# WHAT THE TASK ASKS
Retype all of the entries below word for word, keeping every line as it is.

>> START RECORDS FOR THE EXERCISE

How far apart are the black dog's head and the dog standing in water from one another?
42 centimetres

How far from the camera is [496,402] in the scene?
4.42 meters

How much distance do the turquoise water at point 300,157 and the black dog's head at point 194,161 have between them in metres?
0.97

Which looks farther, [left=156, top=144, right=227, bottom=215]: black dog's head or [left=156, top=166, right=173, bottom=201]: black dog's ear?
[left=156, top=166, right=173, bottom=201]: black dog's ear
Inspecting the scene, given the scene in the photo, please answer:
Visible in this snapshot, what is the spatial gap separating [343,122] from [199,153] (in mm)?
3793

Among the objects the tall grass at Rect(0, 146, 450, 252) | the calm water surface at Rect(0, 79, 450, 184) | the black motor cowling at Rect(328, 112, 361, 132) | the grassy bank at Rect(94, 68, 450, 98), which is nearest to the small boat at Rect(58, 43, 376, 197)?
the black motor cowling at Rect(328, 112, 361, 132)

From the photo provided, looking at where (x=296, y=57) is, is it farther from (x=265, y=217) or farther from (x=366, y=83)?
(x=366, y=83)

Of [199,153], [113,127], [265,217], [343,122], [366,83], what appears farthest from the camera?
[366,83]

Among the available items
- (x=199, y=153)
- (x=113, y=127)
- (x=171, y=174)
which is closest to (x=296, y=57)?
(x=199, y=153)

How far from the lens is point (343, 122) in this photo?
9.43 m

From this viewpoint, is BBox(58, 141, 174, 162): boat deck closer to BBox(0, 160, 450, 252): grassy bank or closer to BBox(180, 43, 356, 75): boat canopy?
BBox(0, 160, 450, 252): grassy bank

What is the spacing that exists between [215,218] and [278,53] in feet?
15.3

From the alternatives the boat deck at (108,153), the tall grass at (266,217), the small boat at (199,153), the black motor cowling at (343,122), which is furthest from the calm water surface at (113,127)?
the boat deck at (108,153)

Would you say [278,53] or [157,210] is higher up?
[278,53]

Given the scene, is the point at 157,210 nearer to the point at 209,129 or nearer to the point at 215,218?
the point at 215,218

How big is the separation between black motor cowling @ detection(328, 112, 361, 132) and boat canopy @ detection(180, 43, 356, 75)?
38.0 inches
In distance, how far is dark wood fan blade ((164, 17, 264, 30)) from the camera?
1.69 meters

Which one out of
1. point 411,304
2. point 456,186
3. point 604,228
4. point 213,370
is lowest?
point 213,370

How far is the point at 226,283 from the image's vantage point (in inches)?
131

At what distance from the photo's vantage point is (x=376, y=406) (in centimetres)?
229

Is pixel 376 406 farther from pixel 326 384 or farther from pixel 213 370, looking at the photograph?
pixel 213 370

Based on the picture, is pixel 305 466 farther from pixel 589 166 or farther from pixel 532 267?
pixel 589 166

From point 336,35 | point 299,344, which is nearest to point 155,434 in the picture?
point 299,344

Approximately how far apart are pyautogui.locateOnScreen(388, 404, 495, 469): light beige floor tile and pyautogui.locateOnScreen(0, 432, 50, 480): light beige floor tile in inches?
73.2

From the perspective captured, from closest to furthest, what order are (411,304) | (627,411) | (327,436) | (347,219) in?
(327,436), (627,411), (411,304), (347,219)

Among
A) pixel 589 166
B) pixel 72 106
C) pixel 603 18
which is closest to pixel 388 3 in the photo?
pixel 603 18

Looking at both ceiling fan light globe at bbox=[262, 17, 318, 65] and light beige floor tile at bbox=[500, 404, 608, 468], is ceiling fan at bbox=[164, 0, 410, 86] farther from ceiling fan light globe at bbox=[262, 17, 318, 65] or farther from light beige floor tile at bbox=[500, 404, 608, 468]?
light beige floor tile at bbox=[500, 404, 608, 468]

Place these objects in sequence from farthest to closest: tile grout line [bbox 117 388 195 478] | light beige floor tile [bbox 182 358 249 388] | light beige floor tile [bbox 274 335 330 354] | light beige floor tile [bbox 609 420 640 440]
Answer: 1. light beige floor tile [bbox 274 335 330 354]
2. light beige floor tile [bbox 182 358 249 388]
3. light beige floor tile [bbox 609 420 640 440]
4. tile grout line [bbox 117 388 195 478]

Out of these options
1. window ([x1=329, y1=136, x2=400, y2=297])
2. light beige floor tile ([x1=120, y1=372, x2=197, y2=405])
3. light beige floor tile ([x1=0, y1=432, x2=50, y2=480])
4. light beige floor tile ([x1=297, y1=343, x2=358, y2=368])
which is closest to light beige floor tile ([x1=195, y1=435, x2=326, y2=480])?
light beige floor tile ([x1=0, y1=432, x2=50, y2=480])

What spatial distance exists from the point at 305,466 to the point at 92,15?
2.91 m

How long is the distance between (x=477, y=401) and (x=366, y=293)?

>> END RECORDS FOR THE EXERCISE

# EXERCISE SOLUTION
How far apart are the black dog's head and the dog standing in water from one another?
42 centimetres

How far from the camera is [496,402] in the scene?
4.42 meters

How much distance do the turquoise water at point 300,157 and the black dog's head at point 194,161 have between them in metres?
0.97

Which looks farther, [left=156, top=144, right=227, bottom=215]: black dog's head or [left=156, top=166, right=173, bottom=201]: black dog's ear?
[left=156, top=166, right=173, bottom=201]: black dog's ear
Inspecting the scene, given the scene in the photo, please answer:
Visible in this snapshot, what is the spatial gap separating [343,122] from [199,153] (in mm)?
3793

Among the objects the tall grass at Rect(0, 146, 450, 252) | the calm water surface at Rect(0, 79, 450, 184) | the black motor cowling at Rect(328, 112, 361, 132) | the grassy bank at Rect(94, 68, 450, 98), which is nearest to the small boat at Rect(58, 43, 376, 197)?
the black motor cowling at Rect(328, 112, 361, 132)

From the photo provided, looking at where (x=296, y=57) is, is it farther from (x=265, y=217) or farther from (x=366, y=83)?
(x=366, y=83)

Of [199,153], [113,127], [265,217], [343,122], [366,83], what appears farthest from the camera?
[366,83]

Among the available items
- (x=199, y=153)
- (x=113, y=127)
- (x=171, y=174)
which is closest to (x=296, y=57)?
(x=199, y=153)

How far from the lens is point (343, 122) in this photo?
9.43 m

From this viewpoint, is BBox(58, 141, 174, 162): boat deck closer to BBox(0, 160, 450, 252): grassy bank or closer to BBox(180, 43, 356, 75): boat canopy?
BBox(0, 160, 450, 252): grassy bank

What is the spacing that exists between [215,218] and [278,53] in feet?
15.3

From the alternatives the boat deck at (108,153), the tall grass at (266,217), the small boat at (199,153), the black motor cowling at (343,122), which is furthest from the calm water surface at (113,127)?
the boat deck at (108,153)

Would you say [278,53] or [157,210] is higher up?
[278,53]

Given the scene, is the point at 157,210 nearer to the point at 209,129 or nearer to the point at 215,218?
the point at 215,218

How big is the separation between black motor cowling @ detection(328, 112, 361, 132) and boat canopy @ detection(180, 43, 356, 75)?
38.0 inches
In distance, how far is dark wood fan blade ((164, 17, 264, 30)) from the camera?
1.69 meters

Which one out of
1. point 411,304
2. point 456,186
3. point 604,228
4. point 213,370
is lowest?
point 213,370

How far is the point at 226,283 from the image's vantage point (in inches)?
131

At what distance from the photo's vantage point is (x=376, y=406) (in centimetres)?
229

Is pixel 376 406 farther from pixel 326 384 or farther from pixel 213 370, looking at the photograph?
pixel 213 370

Based on the picture, is pixel 305 466 farther from pixel 589 166 or farther from pixel 532 267?
pixel 589 166

From point 336,35 | point 299,344, which is nearest to point 155,434 in the picture?
point 299,344

Approximately how far apart are pyautogui.locateOnScreen(388, 404, 495, 469): light beige floor tile and pyautogui.locateOnScreen(0, 432, 50, 480): light beige floor tile in inches?
73.2

From the perspective captured, from closest to furthest, what order are (411,304) | (627,411) | (327,436) | (347,219) in?
(327,436), (627,411), (411,304), (347,219)

Among
A) pixel 589 166
B) pixel 72 106
C) pixel 603 18
which is closest to pixel 388 3 in the photo?
pixel 603 18

Looking at both ceiling fan light globe at bbox=[262, 17, 318, 65] and light beige floor tile at bbox=[500, 404, 608, 468], is ceiling fan at bbox=[164, 0, 410, 86] farther from ceiling fan light globe at bbox=[262, 17, 318, 65] or farther from light beige floor tile at bbox=[500, 404, 608, 468]?
light beige floor tile at bbox=[500, 404, 608, 468]

Place these objects in sequence from farthest to closest: tile grout line [bbox 117 388 195 478] | light beige floor tile [bbox 182 358 249 388] | light beige floor tile [bbox 274 335 330 354] | light beige floor tile [bbox 609 420 640 440]
Answer: 1. light beige floor tile [bbox 274 335 330 354]
2. light beige floor tile [bbox 182 358 249 388]
3. light beige floor tile [bbox 609 420 640 440]
4. tile grout line [bbox 117 388 195 478]

Out of these options
1. window ([x1=329, y1=136, x2=400, y2=297])
2. light beige floor tile ([x1=120, y1=372, x2=197, y2=405])
3. light beige floor tile ([x1=0, y1=432, x2=50, y2=480])
4. light beige floor tile ([x1=297, y1=343, x2=358, y2=368])
which is closest to light beige floor tile ([x1=195, y1=435, x2=326, y2=480])?
light beige floor tile ([x1=0, y1=432, x2=50, y2=480])

What spatial distance exists from the point at 305,466 to the point at 92,15?
2.91 m

How long is the distance between (x=477, y=401) and (x=366, y=293)?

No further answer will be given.